Proteste in Iran: Viele Tote, viel Widerstand

Videos und Bilder aus Iran zeigen, wie der Staat versucht, die Proteste aufzuhalten. Gerade in den kurdischen Gebieten sind die Repressionen hart.

Schaufensterpuppen tragen Kopftücher

Schaufensterpuppen mit islamischer Kopfbedeckung in der iranischen Stadt Sanandaj (Archivbild) Foto: Rouzbeh Fouladi/ZUMA Wire/imago

BERLIN taz | Die Ausschreitungen zwischen Protestierenden und Sicherheitskräften in Sanandaj – kurdisch Sine genannt –, Hauptstadt der westiranischen Provinz Kurdistan, nehmen weiter zu.

Zahlreiche Videos und Bilder, die von kurdischen Jour­na­lis­ten:­in­nen und Menschenrechtsorganisationen verifiziert wurden, zeigen, dass viele Straßen in und nach Sanandajs von Protestierenden gesperrt wurden. Die kurdische Menschenrechtsorganisation Hengaw schreibt auf Twitter: „Sanandaj hat die islamische Republik lahmgelegt.“

Schon am Samstag vermeldete sie vier Tote in der Stadt. Augenzeugen berichten der taz, dass mehr als 20 Menschen allein in den letzten beiden Tagen in Sanandaj erschossen wurden. Sie berichtet weiter, dass die Stadt in der Nacht von Sonntag zu Montag einen ihrer seit Beginn der Proteste unruhigsten Moment erlebte.

Die Polizeikräfte des Regimes sollen in Sanandaj laut Augenzeugen auch Kriegswaffen eingesetzt haben. Hengaw bestätigt das.

Der kurdische Einfluss

Dennoch sind wohl viele Protestierende hoffnungsvoll. Hengaw veröffentlichte etwa diese Nachricht aus der Stadt: „Heute Nacht riecht es in Sanandaj nach einer Revolution. Wir haben die Sicherheitskräfte des Staates in allen Stadtteilen zurückgedrängt.“

Doch der iranische Staat versucht nun, in die Offensive zu gehen. Videos in den sozialen Medien zeigen Brände in unterschiedlichen Stadtteilen Sanandajs. Aus dem Viertel Baharan wurde gegen Mitternacht über Hangaw gemeldet, dass die Kräfte des Regimes nicht aufhören würden, scharf zu schießen. Andere Bilder in den sozialen Medien sollen zeigen, dass der Staat neue Kräfte Richtung Sanandaj schickt, um den anhaltenden Protesten zu begegnen.
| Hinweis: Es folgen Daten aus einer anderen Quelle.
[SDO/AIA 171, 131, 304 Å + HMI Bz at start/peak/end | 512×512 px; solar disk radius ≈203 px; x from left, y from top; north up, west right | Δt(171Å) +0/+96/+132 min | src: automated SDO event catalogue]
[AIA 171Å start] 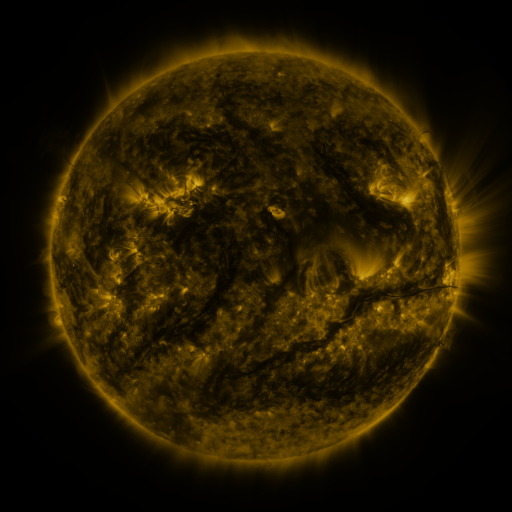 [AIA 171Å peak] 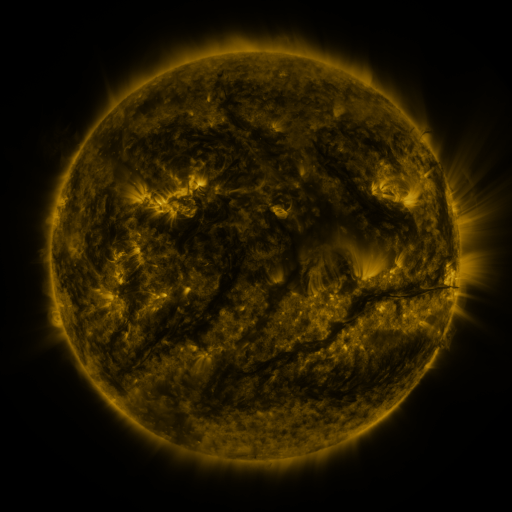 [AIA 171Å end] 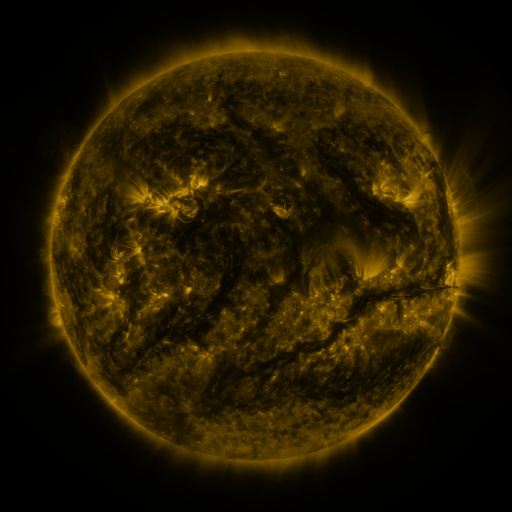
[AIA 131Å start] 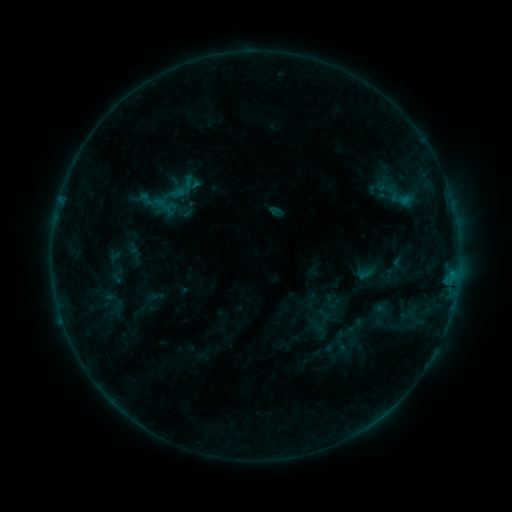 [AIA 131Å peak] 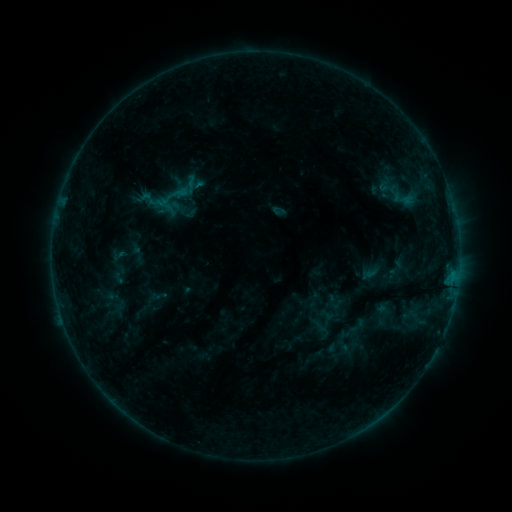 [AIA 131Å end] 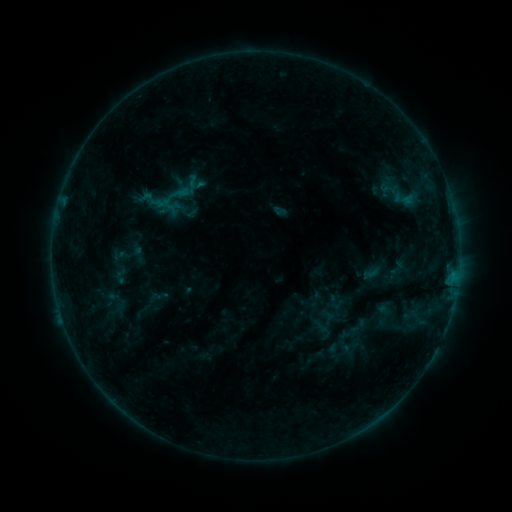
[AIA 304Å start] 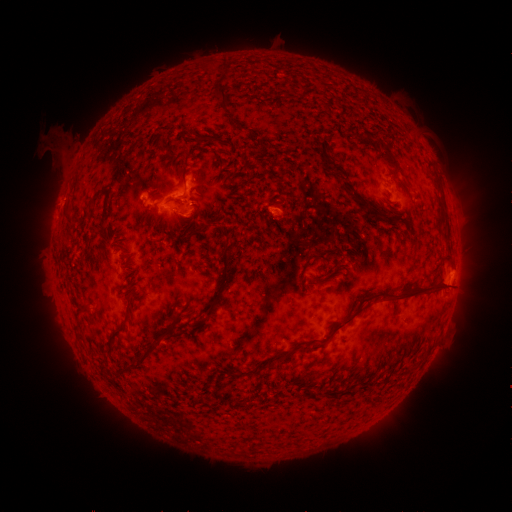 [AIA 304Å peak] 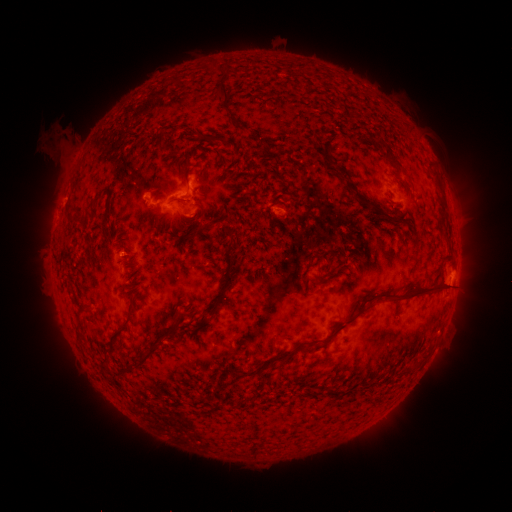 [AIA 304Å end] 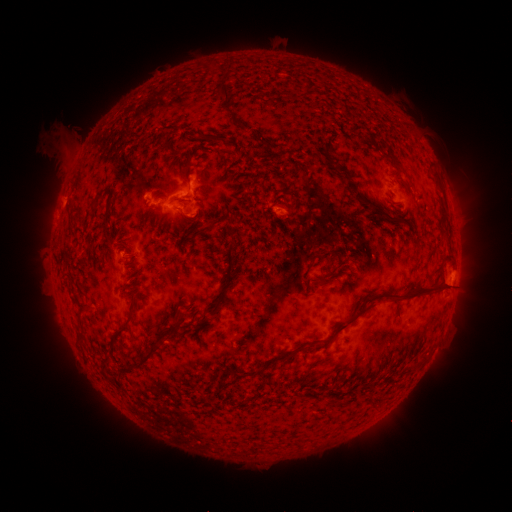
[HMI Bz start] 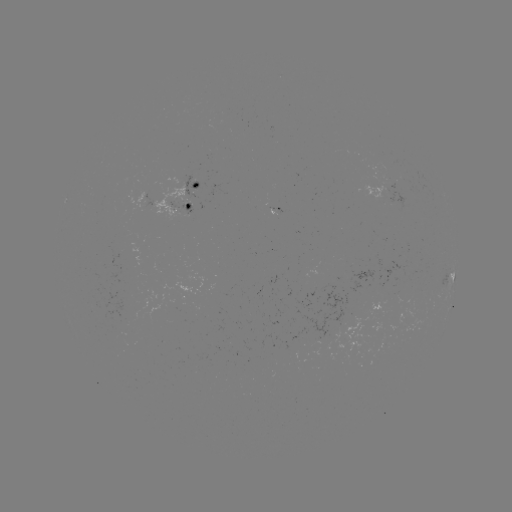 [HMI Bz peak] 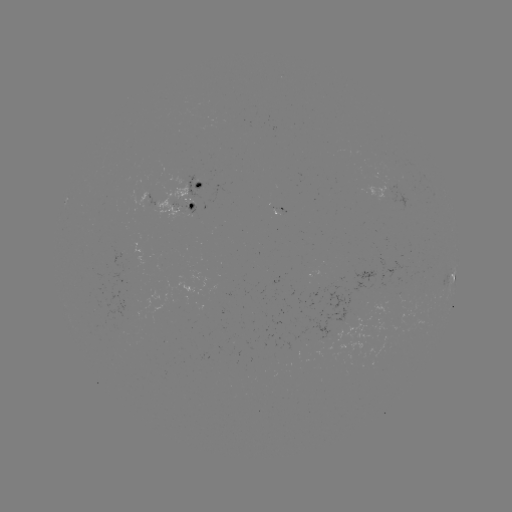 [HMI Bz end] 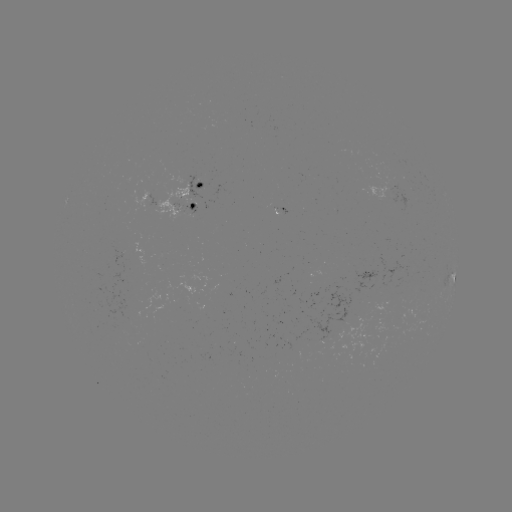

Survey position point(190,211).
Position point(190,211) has emerging-flux region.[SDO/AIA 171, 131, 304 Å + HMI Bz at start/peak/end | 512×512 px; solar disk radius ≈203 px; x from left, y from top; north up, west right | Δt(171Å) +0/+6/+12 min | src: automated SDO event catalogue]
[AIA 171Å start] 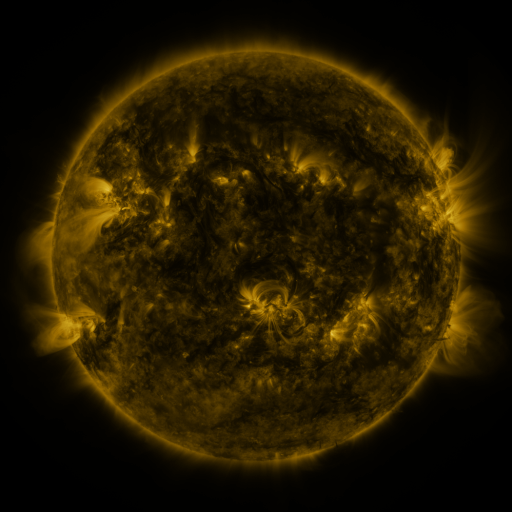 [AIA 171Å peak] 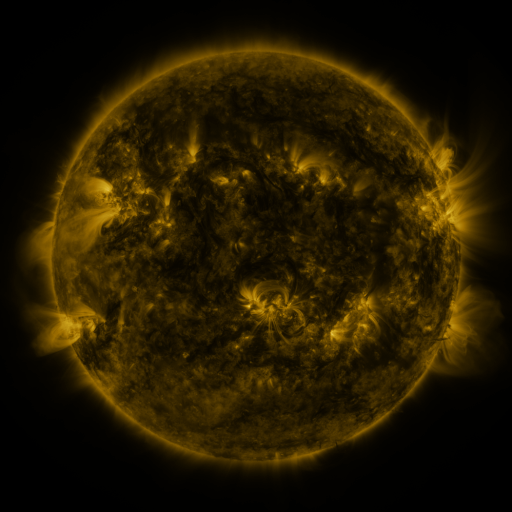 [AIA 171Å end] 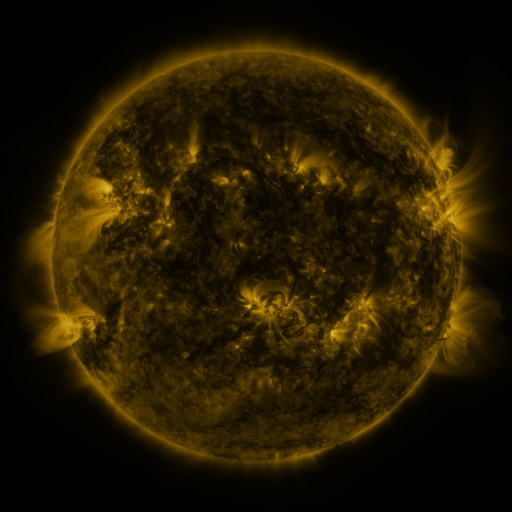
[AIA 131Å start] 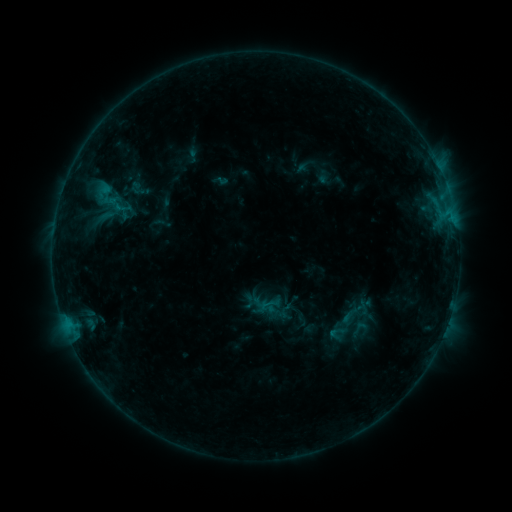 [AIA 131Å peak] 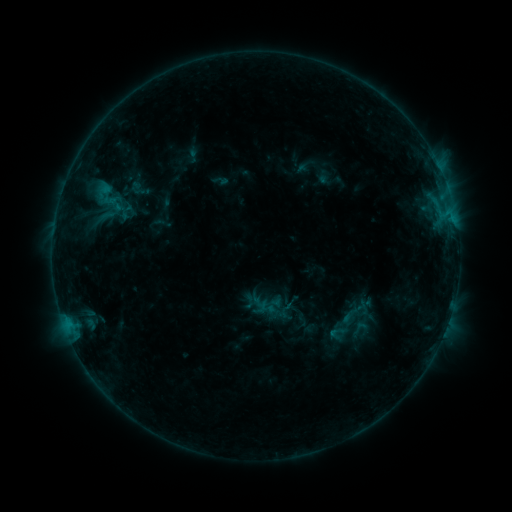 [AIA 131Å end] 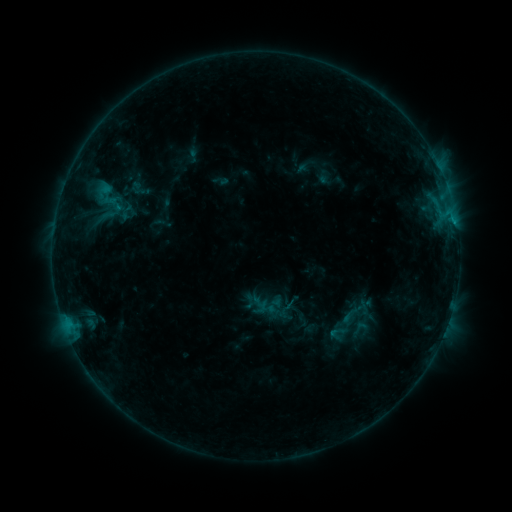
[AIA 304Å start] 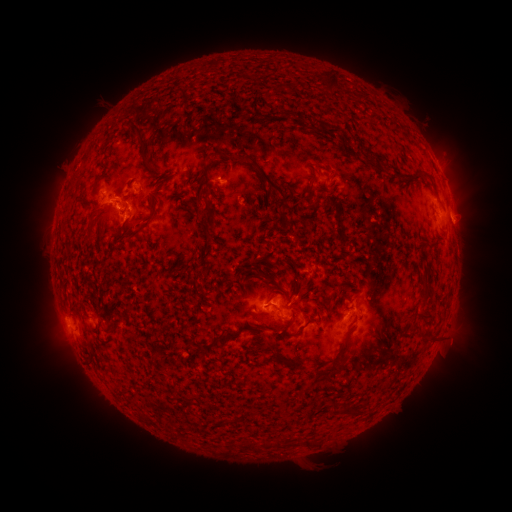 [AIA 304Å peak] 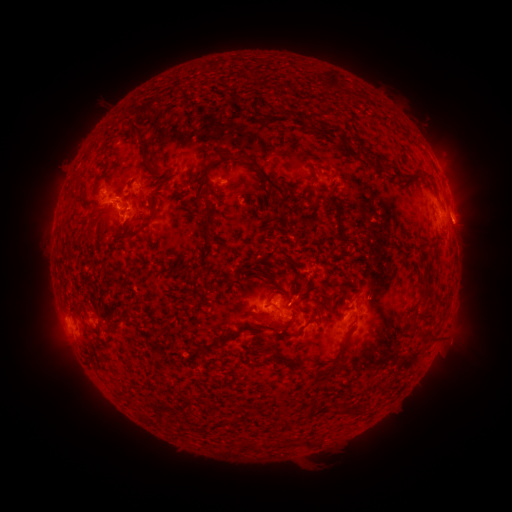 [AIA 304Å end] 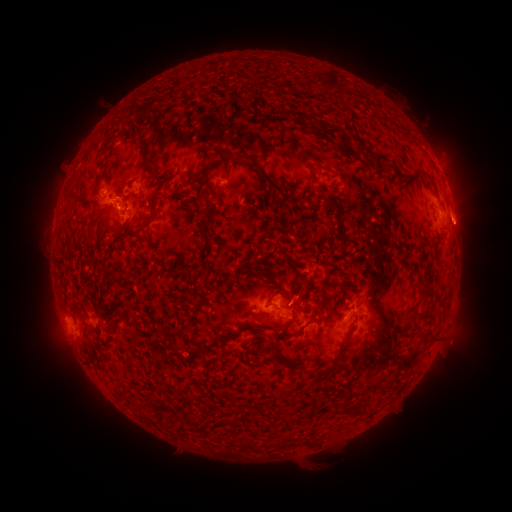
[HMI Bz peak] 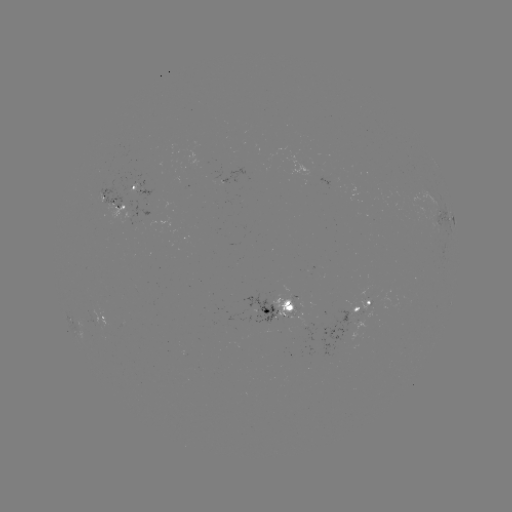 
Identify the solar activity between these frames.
eruption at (469, 224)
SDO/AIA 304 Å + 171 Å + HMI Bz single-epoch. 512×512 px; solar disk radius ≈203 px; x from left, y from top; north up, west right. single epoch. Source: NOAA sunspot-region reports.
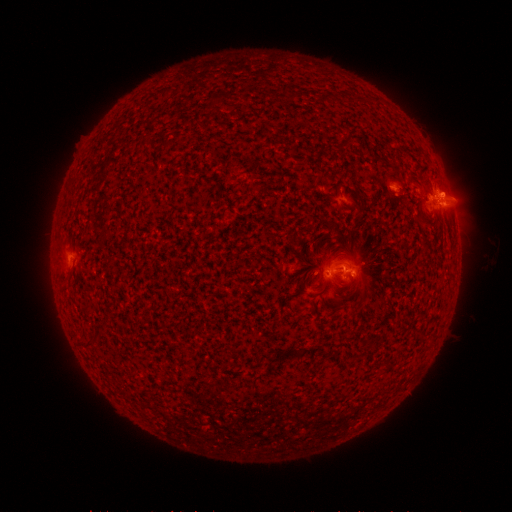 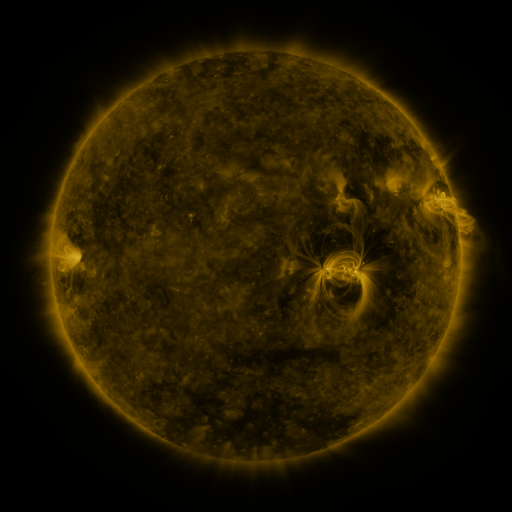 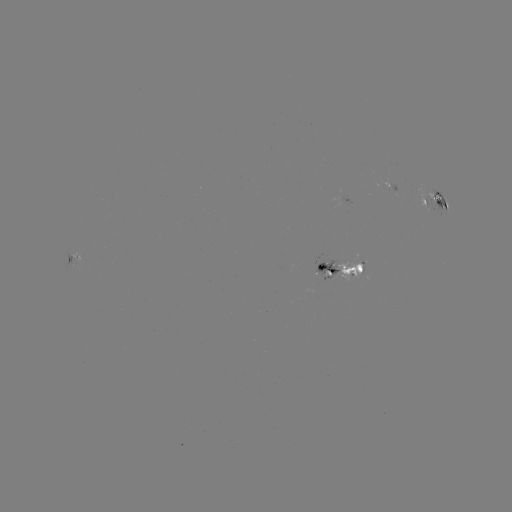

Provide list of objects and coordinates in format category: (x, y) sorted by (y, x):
spotted active region: (436, 204)
spotted active region: (78, 255)
spotted active region: (344, 270)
Sasan Amjadi, ein kurdisch-iranischer Analyst, erklärt der taz: „Laut unbestätigten Berichten aus Sanandaj ist die Anzahl der Toten viel höher als bestätigt. Gesichert ist aber, dass der Staat versucht, die Stadt Sanandaj zu militarisieren. Sie versuchen, die kurdische Gesellschaft dazu zu bringen, sich wehren zu müssen. Vor allem die Parteien in Kurdistan sollen zur Reaktion gezwungen werden.“ Der militärische Druck solle außerdem die ethnische Spaltung in Iran vertiefen.

Jila Mostajer, Direktorin von Hengaw, bestätigt die harten Repressionen des Staates in den kurdischen Gebieten. In einem Interview mit dem in London ansässigen, auf Persisch sendenden Fernsehsender Manoto sagt sie: „Es gibt viele Meldungen von Toten, aber auch viel Widerstand.“ Seit Tagen werde massiv protestiert und gestreikt. Die Proteste würden sich radikalisieren, so die kurdische Menschenrechtsaktivistin.

In der Provinz Kurdistan wurde seit Beginn der landesweiten Proteste Mitte September insgesamt dreimal zum Generalstreik aufgerufen – mit Erfolg. Auch die ersten Szenen von Frauen, die ihre Kopftücher öffentlich abgelegten, stammten aus Kurdistan – von der Beerdigung Mahsa „Zhina“ Aminis.

Die kurdische Zivilgesellschaft, darunter auch die Familie von Mahsa „Zhina“ Amini, haben eine entscheidende Rolle dabei gespielt, dass ihr Tod als Femizid verstanden wird. Auch in anderen Städten des Iran rufen die Protestierenden die kurdische Parole „Frauen, Leben, Freiheit“ (Zhin, Zhian, Azadi). Das hat dafür gesorgt, dass Kur­d:in­nen mehr als denn je als Teil des Widerstands gegen den Staat Iran verstanden werden.